JG still comes to Atlanta regularly for business. Since we closed our business and turned the one rental property we still own over to his management company, JG has known, in vague terms, that Ralph was having some kind of problem and no longer actively involved in decision making, but he has never asked for details and I didn’t offer. He hasn’t seen or talked to Ralph for ages. The last time I talked to JG was a few years ago about a business issue. We were friendly but careful with each other.
He called today over another small business matter,. When he asked how Ralph was, I told him Ralph’s memory was holding stable.
“What’s wrong exactly. I never asked but is it Alzheimer’s.”
“On the continuum but still early stages,” I explained. “You might not even notice any change at first.”
“So he still fishes?” “No.”
“Oh, he can’t fish?” “No, he has no interest.”
“No interest?”
JG’s shocked silence was deafening. Here was someone who only knows Ralph as a man avid about the activities he loves. I took back what I’d said about JG noticing—he would definitely register the changes I’ve begun to take for granted.
JG began asking the questions he’d never asked. WeI had a long, serious discussion.
“I didn’t want to invade your privacy.” That made sense because I’d been vague about Ralph’s situation early on, not sure how much to share. (These days I share everything ad nauseum.)
“It is hard to imagine Ralph unengaged. He was so interested and involved.

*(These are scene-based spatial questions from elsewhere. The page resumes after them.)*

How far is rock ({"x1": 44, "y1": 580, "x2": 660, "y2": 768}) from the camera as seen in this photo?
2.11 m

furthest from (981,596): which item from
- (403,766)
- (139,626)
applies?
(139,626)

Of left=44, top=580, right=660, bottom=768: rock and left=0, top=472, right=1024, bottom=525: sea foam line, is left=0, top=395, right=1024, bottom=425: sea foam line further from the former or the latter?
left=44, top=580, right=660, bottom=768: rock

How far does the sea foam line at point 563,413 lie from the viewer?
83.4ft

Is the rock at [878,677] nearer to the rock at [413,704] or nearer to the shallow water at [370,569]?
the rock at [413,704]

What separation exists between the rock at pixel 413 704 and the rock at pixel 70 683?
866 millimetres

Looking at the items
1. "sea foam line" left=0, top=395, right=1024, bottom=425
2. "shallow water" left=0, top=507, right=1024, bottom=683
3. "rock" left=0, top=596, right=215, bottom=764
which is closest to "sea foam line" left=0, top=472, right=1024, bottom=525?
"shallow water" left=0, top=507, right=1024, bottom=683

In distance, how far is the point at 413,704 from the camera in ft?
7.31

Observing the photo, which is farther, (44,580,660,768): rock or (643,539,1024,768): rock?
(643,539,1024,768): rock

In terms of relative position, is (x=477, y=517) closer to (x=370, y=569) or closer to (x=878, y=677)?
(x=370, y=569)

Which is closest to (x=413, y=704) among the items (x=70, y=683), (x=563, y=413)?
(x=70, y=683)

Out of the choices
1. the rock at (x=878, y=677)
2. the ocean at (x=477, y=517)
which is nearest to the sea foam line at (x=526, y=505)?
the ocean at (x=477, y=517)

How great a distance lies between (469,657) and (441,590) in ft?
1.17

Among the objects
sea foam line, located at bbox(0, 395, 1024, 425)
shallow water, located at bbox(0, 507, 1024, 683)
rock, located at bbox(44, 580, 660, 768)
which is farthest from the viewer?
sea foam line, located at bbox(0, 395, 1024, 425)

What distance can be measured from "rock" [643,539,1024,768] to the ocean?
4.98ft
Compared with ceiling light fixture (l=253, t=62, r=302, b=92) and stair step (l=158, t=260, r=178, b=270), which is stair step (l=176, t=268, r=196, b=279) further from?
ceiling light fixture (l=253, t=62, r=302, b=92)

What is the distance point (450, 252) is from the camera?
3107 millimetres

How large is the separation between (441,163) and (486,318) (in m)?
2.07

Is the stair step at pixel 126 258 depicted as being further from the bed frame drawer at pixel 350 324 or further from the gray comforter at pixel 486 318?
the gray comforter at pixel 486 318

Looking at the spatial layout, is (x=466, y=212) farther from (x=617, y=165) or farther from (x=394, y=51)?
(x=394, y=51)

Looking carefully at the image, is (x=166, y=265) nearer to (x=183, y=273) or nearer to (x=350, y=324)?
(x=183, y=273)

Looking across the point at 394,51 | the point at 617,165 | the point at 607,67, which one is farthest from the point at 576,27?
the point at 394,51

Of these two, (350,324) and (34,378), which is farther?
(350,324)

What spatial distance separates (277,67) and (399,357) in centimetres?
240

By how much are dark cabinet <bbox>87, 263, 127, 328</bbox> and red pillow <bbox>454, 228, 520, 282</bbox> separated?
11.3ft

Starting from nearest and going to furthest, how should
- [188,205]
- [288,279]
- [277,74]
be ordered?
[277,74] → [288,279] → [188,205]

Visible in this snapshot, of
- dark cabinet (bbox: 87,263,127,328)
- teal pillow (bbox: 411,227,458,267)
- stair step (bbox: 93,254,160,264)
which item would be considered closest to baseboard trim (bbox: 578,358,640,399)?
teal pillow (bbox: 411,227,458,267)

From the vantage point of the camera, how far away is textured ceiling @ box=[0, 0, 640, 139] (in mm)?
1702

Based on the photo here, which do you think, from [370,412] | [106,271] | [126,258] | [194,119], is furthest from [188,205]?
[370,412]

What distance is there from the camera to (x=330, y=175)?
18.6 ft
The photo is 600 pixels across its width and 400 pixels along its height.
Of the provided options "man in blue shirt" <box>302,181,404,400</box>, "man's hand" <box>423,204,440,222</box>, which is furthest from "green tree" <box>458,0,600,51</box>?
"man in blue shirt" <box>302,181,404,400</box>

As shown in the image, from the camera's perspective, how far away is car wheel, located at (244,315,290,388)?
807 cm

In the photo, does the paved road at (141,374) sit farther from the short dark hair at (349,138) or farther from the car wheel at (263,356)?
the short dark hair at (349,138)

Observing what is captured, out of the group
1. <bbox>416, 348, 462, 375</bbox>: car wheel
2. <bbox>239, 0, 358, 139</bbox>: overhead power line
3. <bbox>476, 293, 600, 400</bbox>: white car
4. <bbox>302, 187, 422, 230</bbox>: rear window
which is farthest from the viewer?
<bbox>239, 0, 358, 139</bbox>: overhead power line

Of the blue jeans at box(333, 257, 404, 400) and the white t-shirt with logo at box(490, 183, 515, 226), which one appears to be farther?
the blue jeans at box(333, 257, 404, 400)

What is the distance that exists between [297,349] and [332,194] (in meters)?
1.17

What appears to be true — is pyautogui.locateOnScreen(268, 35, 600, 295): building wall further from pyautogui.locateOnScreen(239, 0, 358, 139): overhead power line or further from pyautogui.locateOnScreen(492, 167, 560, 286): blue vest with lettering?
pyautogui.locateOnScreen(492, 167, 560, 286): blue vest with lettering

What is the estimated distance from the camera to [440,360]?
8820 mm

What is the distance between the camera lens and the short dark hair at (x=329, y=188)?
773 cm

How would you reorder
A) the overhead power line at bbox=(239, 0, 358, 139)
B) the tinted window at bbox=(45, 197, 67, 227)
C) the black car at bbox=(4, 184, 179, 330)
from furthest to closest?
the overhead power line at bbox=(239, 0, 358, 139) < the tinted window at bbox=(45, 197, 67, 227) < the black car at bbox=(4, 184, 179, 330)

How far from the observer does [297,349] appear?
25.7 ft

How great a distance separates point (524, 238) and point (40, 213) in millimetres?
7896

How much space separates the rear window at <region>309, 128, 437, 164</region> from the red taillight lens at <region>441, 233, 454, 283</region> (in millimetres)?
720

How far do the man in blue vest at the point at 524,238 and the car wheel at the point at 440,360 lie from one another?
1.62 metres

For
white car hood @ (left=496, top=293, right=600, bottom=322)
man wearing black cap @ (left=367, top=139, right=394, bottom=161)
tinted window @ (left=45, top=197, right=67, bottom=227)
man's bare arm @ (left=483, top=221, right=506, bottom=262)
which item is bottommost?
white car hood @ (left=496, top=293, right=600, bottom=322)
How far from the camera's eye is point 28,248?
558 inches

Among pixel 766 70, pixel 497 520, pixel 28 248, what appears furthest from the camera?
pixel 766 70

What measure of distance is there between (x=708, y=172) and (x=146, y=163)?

He was …” I could tell how upset, really upset, he was. “He was like an uncle… …”
I invited him visit, with his son who is now a 6’3” teenager but still loves to farm work. JG said he’s been waiting for the invitation and will make sure to come soon.
I hung up in a different state of mind from the one that set me writing this morning. I am feeling tender toward Ralph now, of course. And toward myself, realizing how tenuous my emotional memory of Ralph and who we were together, the good and the bad, has become.